VOS CONSIGNES: Pourriez-vous retranscrire mot pour mot le passage de l'extrait sur la Guinée ci-dessous, de « La pression internationale » à « le bon sens ? » ?

La pression internationale s’accentue sur Moussa Dadis Camarra, autoproclamé président de la République de Guinée suite à un coup d’Etat militaire sans effusion de sang le 23 décembre, quelques heures après le décès du général-président Lansana Conté. Cette pression concerne l’organisation d’élections démocratiques que la communauté internationale souhaite le plus vite possible.
Par ailleurs, le capitaine-président Camara et la junte au pouvoir ont arrêté cette semaine seize militaires et trois civils, dont plusieurs proches du défunt président Lansana Conté.


De plus, le président Camara a accordé sa première interview à nos confrères de Jeune Afrique, le magazine hebdomadaire français consacré au continent africain .

L’occasion pour nous de nous interroger. Que signifie cette purge de l’armée ? Où en est la situation en Guinée ? Celle-ci évolue t-elle dans le bon sens ?

Dans le journal Jeune Afrique, sur un ton rappelant son discours prononcé le 27 décembre devant des représentants de la société civile, Moussa Dadis Camara révèle les raisons du putsch militaire : « l’armée devait prendre ses responsabilités pour mettre fin à des années de dérive. Elle l’a fait fidèle à son devoir de protection de la nation ». Il fait allusion à la corruption qui touche le pays dans les hautes sphères de l’Etat ; cette lutte contre la corruption et le népotisme était apparue comme sa priorité dans ses premiers discours au moment de sa prise de pouvoir afin de rendre les richesses au peuple et d’améliorer les conditions de vie des Guinéens. Rappelons que le pays est le premier exportateur mondial de bauxite (principalement utile pour la fabrication de l’aluminium) et que son sol contient aussi or, diamant et uranium.

De nombreux Guinéens, y compris des dirigeants syndicaux et de l’opposition, ont donc vu dans la prise du pouvoir par les militaires une chance de rompre avec près d’un quart de siècle d’un régime corrompu, sous la présidence de Lansana Conté.

Camara avait promis de placer des civils dans son gouvernement : si la junte a bien nommé comme Premier ministre un civil, Kabine Komara, elle a placé des militaires à la tête des ministères de la Défense et de la Sécurité. Comme ministre chargé de la sécurité présidentielle, c’est l’un des dirigeants de la junte, le sous-lieutenant Claude Pivi, qui a été nommé. Le CNDD a aussi nommé comme chef d’état-major de l’armée le lieutenant-colonel Oumar Sanoh, ancien chef de la région militaire de N’Zerekore, dans le sud-ouest du pays, dont est aussi originaire… le capitaine Camara.

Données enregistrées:
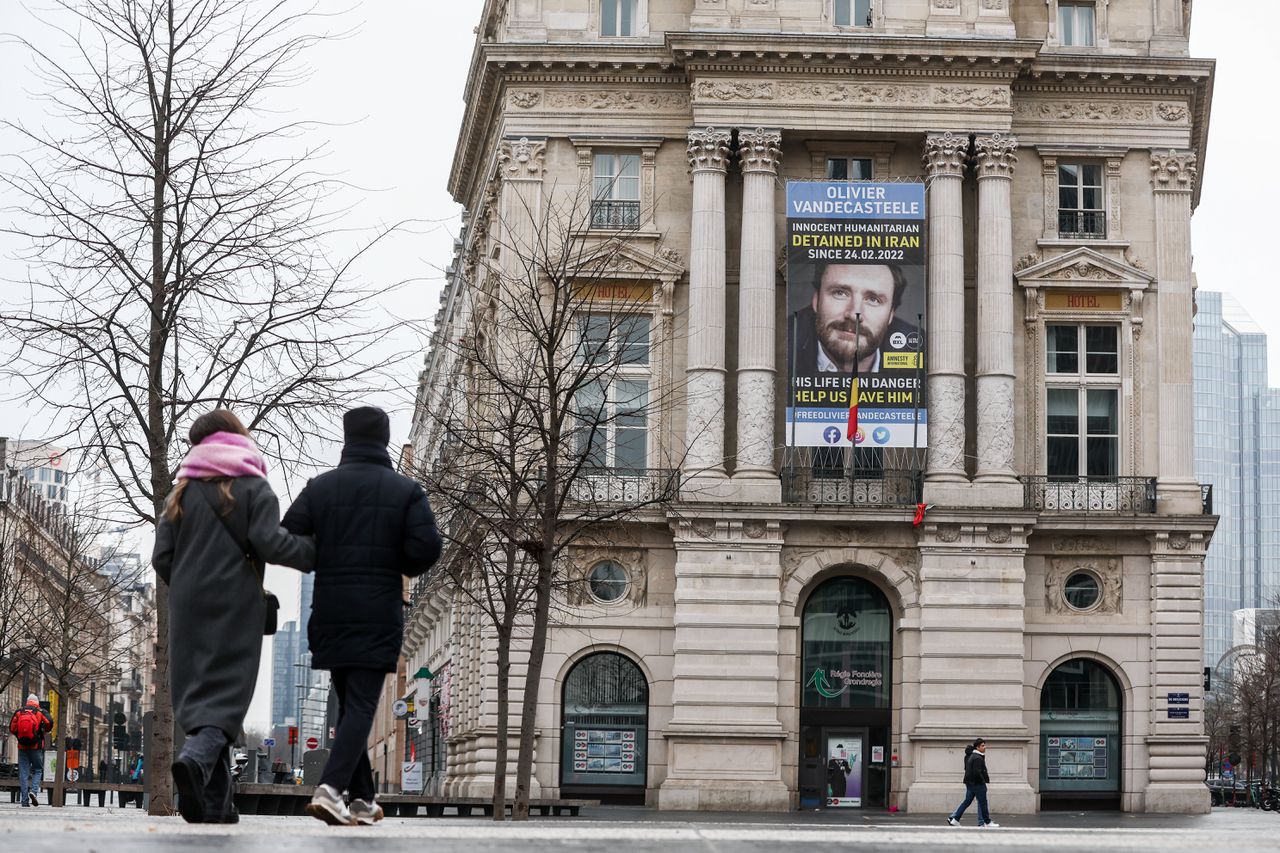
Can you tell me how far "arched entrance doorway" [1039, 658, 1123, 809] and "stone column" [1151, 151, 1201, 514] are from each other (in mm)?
4878

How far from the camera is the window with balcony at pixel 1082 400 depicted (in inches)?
2030

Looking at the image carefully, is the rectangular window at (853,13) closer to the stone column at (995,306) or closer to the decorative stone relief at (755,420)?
the stone column at (995,306)

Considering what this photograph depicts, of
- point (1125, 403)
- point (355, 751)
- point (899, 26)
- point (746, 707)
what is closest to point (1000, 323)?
point (1125, 403)

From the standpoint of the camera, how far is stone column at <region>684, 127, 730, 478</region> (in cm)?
4966

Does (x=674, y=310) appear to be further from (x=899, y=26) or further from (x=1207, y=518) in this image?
(x=1207, y=518)

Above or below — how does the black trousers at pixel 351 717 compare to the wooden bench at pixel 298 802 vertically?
above

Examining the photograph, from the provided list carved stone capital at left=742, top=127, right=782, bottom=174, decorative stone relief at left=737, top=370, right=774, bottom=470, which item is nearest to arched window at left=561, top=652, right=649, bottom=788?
decorative stone relief at left=737, top=370, right=774, bottom=470

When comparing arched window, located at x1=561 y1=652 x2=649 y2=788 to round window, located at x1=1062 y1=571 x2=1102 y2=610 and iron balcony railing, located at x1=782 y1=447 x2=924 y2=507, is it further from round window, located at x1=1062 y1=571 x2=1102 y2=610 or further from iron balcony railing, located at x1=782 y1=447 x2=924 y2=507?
round window, located at x1=1062 y1=571 x2=1102 y2=610

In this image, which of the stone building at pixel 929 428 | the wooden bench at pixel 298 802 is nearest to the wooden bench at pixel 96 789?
the wooden bench at pixel 298 802

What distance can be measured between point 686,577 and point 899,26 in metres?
13.9

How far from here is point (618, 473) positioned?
5044 centimetres

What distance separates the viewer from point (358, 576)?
511 inches

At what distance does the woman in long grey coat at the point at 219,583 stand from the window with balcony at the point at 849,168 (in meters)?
40.0

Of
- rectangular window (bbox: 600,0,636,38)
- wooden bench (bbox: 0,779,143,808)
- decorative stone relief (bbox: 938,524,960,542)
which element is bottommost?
wooden bench (bbox: 0,779,143,808)
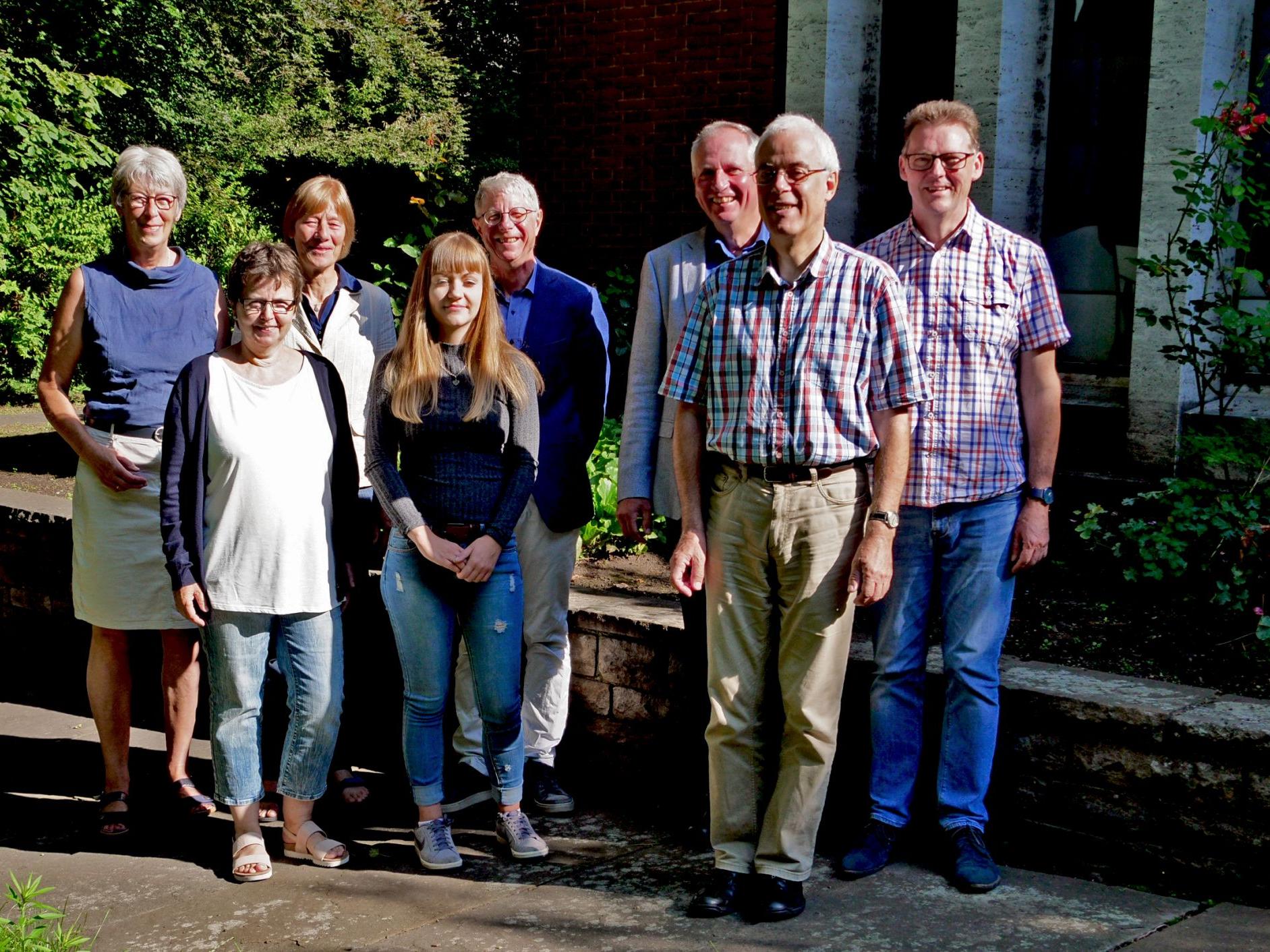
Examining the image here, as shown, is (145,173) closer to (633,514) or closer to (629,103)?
(633,514)

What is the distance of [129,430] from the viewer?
4.68 metres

VOTRE RÉPONSE:
La pression internationale s’accentue sur Moussa Dadis Camarra, autoproclamé président de la République de Guinée suite à un coup d’Etat militaire sans effusion de sang le 23 décembre, quelques heures après le décès du général-président Lansana Conté. Cette pression concerne l’organisation d’élections démocratiques que la communauté internationale souhaite le plus vite possible.
Par ailleurs, le capitaine-président Camara et la junte au pouvoir ont arrêté cette semaine seize militaires et trois civils, dont plusieurs proches du défunt président Lansana Conté.


De plus, le président Camara a accordé sa première interview à nos confrères de Jeune Afrique, le magazine hebdomadaire français consacré au continent africain .

L’occasion pour nous de nous interroger. Que signifie cette purge de l’armée ? Où en est la situation en Guinée ? Celle-ci évolue t-elle dans le bon sens ?